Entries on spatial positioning
....

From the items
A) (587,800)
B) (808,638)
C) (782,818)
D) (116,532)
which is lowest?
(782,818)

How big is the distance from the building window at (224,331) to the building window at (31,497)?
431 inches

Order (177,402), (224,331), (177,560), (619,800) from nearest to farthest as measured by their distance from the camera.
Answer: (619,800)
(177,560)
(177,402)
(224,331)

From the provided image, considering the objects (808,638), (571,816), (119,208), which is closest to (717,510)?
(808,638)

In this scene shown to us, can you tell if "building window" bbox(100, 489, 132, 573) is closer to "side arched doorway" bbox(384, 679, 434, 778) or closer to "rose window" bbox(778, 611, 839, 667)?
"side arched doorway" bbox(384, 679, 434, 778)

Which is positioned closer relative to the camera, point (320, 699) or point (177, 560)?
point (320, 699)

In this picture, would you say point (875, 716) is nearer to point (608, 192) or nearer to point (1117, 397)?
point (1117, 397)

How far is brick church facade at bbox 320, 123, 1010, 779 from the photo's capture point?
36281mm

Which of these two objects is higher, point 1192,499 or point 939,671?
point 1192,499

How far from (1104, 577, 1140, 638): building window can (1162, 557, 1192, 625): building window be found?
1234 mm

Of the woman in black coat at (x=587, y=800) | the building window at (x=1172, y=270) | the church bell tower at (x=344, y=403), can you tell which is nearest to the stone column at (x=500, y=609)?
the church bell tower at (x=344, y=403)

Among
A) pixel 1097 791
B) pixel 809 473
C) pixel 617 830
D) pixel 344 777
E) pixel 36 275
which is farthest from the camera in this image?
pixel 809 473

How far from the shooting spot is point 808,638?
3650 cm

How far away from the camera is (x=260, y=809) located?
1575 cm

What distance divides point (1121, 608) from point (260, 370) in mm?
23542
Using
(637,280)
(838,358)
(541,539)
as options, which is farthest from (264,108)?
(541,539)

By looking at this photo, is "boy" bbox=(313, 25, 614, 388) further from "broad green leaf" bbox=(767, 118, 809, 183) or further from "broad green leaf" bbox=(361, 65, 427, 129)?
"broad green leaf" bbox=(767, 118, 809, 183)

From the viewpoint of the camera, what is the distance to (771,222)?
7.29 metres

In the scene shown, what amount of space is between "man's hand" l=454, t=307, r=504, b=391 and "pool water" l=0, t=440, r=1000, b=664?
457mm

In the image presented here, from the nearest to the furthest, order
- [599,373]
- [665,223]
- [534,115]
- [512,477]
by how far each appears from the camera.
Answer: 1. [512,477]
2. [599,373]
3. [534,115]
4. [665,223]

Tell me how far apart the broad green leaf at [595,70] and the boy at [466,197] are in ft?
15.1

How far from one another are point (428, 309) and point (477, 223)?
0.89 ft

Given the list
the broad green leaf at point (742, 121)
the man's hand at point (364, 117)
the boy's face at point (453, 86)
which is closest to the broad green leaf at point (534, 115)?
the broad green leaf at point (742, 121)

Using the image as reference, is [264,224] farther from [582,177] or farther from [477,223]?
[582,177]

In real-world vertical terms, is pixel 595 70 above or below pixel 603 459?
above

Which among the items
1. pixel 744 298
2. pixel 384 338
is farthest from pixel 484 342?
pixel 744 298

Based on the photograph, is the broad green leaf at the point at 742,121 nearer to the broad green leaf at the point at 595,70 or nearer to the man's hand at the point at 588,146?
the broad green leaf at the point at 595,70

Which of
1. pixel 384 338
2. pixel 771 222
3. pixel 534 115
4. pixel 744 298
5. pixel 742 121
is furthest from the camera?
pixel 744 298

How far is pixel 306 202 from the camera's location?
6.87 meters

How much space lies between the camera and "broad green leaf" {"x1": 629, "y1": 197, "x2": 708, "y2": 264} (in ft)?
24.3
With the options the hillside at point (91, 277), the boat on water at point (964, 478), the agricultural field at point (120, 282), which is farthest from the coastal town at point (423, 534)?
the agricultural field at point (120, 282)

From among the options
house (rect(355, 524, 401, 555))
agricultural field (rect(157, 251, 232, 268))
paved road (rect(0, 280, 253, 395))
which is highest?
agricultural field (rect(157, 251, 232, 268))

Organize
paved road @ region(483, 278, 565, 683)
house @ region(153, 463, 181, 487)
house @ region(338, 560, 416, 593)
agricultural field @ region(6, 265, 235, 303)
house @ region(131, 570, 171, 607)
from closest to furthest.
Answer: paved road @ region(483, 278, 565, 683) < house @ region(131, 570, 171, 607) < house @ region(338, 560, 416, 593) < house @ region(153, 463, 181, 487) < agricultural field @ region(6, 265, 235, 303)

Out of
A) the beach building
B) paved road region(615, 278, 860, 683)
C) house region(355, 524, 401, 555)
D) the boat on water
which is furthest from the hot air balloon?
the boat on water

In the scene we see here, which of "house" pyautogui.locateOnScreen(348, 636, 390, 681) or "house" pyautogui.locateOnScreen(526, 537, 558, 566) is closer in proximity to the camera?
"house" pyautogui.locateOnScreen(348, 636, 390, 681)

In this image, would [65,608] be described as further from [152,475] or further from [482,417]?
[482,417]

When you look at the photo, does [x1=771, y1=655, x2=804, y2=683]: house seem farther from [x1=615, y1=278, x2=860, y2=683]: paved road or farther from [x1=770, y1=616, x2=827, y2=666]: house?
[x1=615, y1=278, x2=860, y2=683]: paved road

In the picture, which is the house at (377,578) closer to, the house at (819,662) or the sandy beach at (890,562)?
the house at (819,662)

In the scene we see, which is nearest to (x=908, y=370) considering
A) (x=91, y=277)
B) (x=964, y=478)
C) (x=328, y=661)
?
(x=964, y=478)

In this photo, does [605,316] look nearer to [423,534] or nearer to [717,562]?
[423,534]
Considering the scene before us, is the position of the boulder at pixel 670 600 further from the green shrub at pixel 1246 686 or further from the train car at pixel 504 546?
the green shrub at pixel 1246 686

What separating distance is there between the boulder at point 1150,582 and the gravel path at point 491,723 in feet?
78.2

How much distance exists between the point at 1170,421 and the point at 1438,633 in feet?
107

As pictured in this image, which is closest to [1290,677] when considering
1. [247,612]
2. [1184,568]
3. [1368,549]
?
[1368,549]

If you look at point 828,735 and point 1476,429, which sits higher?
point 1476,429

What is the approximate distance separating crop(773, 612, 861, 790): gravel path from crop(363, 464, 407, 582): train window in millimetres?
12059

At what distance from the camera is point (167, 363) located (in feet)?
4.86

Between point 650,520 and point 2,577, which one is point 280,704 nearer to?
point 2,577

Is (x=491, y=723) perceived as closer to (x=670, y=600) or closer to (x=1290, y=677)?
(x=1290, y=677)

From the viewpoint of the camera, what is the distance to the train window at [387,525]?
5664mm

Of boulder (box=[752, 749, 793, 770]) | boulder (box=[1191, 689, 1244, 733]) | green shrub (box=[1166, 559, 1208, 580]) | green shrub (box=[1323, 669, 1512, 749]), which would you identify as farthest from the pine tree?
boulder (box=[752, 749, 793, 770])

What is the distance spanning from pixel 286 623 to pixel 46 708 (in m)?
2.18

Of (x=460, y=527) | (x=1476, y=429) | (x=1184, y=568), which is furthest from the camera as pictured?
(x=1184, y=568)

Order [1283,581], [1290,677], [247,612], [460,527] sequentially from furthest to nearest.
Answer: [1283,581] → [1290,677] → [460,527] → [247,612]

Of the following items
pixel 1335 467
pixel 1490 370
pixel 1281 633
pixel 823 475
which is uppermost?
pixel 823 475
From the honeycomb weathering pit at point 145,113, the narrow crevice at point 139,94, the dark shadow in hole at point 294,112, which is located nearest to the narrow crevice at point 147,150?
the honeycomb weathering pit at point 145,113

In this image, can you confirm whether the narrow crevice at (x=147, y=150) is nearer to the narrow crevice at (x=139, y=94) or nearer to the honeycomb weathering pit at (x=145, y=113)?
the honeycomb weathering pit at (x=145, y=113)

....

Print the lines of the material verbatim, starting at the line containing "Of (x=460, y=527)" and running through the end of the material.

**Response for this exercise:**
Of (x=460, y=527) | (x=1476, y=429) | (x=1184, y=568), which is furthest from the camera as pictured?
(x=1184, y=568)

Order [1283,581], [1290,677], [247,612], [460,527] sequentially from furthest to nearest.
Answer: [1283,581] → [1290,677] → [460,527] → [247,612]

Of the following items
pixel 1335 467
pixel 1490 370
pixel 1281 633
pixel 823 475
which is uppermost?
pixel 823 475
From the honeycomb weathering pit at point 145,113, the narrow crevice at point 139,94, the dark shadow in hole at point 294,112, which is located nearest to the narrow crevice at point 147,150?
the honeycomb weathering pit at point 145,113

In this image, can you confirm whether the narrow crevice at (x=147, y=150) is nearer to the narrow crevice at (x=139, y=94) or nearer to the honeycomb weathering pit at (x=145, y=113)?
the honeycomb weathering pit at (x=145, y=113)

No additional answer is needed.